> EXTRACT:
The show opened with Chris Candido making his debut, joining the announce team, stating he will defeat whoever wins the opening match, for the championship. The opening match saw The Artist Formerly Known as Prince Iaukea retain the WCW Cruiserweight Championship against Psychosis. Iaukea hit a jumping DDT for the pin, after Paisley distracted Psychosis.

Miss Hancock next joined the announce, after Lane and Rave said they no longer wanted her to be their manager. Miss Hancock announced that she already had her new tag team, Silver King and El Dandy. In the next match Norman Smiley and The Demon defeated Lane and Rave via submission to Smiley's Crossface Chickenwing.

Bam Bam Bigelow next defeated The Wall by disqualification, after The Wall chokeslammed Bigelow through a table.

In a hardcore match, under elimination rules, for the WCW Hardcore Championship Brian Knobbs defeated 3 Count (Evan Karagias, Shannon Moore, and Shane Helms). Knobbs first pinned Helms after holding a steel chair to his face and hitting it with a mop. Knobbs then pinned Karagias following a powerbomb from the ring onto the floor, through a table. Moore thought he then pinned Knobbs after Karagias hit a dropkick off the top, putting Knobbs through a table, however Knobbs was able to get his foot onto the bottom rope. Knobbs then hit Moore with a trashcan off the middle rope, for the pin.

> AIM: Please resume the wrestling show recap above, continuing on from its final sentence.

> DATA LINES:
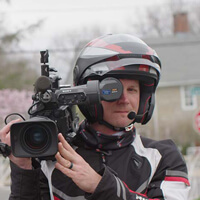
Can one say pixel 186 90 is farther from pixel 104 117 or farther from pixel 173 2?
pixel 104 117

> EXPECTED OUTPUT:
In the next match Billy Kidman and Booker T beat Harlem Heat 2000 (Big T and Stevie Ray) via pinfall. In a falls count anywhere match, Vampiro next defeated Fit Finlay. In the next match, The Harris Brothers (Ron and Don) won the WCW World Tag Team Championship by defeating The Mamalukes (Big Vito and Johnny the Bull), in a no disqualification match.

Prior to the next match Terry Funk brought out a chicken, stating it was Dustin Rhodes' little brother. The match was scheduled to be a bullrope match, however during the match Funk stated he was changing the match to an "I Quit" match. Although Funk was about to get Rhodes to quit the referee stated that Funk did not have the authority to change the match stipulation.

The following match was a lumberjack match between Sting and The Total Package. The lumberjacks for the match were: Jimmy Hart, Curt Hennig, Doug Dillinger, Fit Finlay, Brian Knobbs, Vampiro, Ron Harris, Don Harris, Stevie Ray, Big T and Hugh Morrus. Sting's lumberjacks had casts on their hands that were broken by Luger in the past. Package's lumberjacks had fake casts on their arm to mock and have the same advantage as Sting's lumberjacks. During the match, Tank Abbott came down to ringside and punched Doug Dillinger in the face. During the match, Ric Flair and Elizabeth interfered trying to attack Sting, but were both taken down by Jimmy Hart and Vampiro. Ultimately Sting was able to defeat Luger via pinfall following the Scorpion Death Drop.

In the double main event, During the WCW World Heavyweight Championship match, Sid Vicious retained his title against Jeff Jarrett. After Jarrett hit Sid with the Guitar, Hulk Hogan interrupted the referee's count and attacked Jarrett. Scott Steiner, after having not appeared on TV for two months, made a surprise return attacking Hogan. Ric Flair immediately came out and started his scheduled Yappapi Indian Strap match with Hogan. Hogan was ultimately able to pin Flair despite outside interference from Lex Luger.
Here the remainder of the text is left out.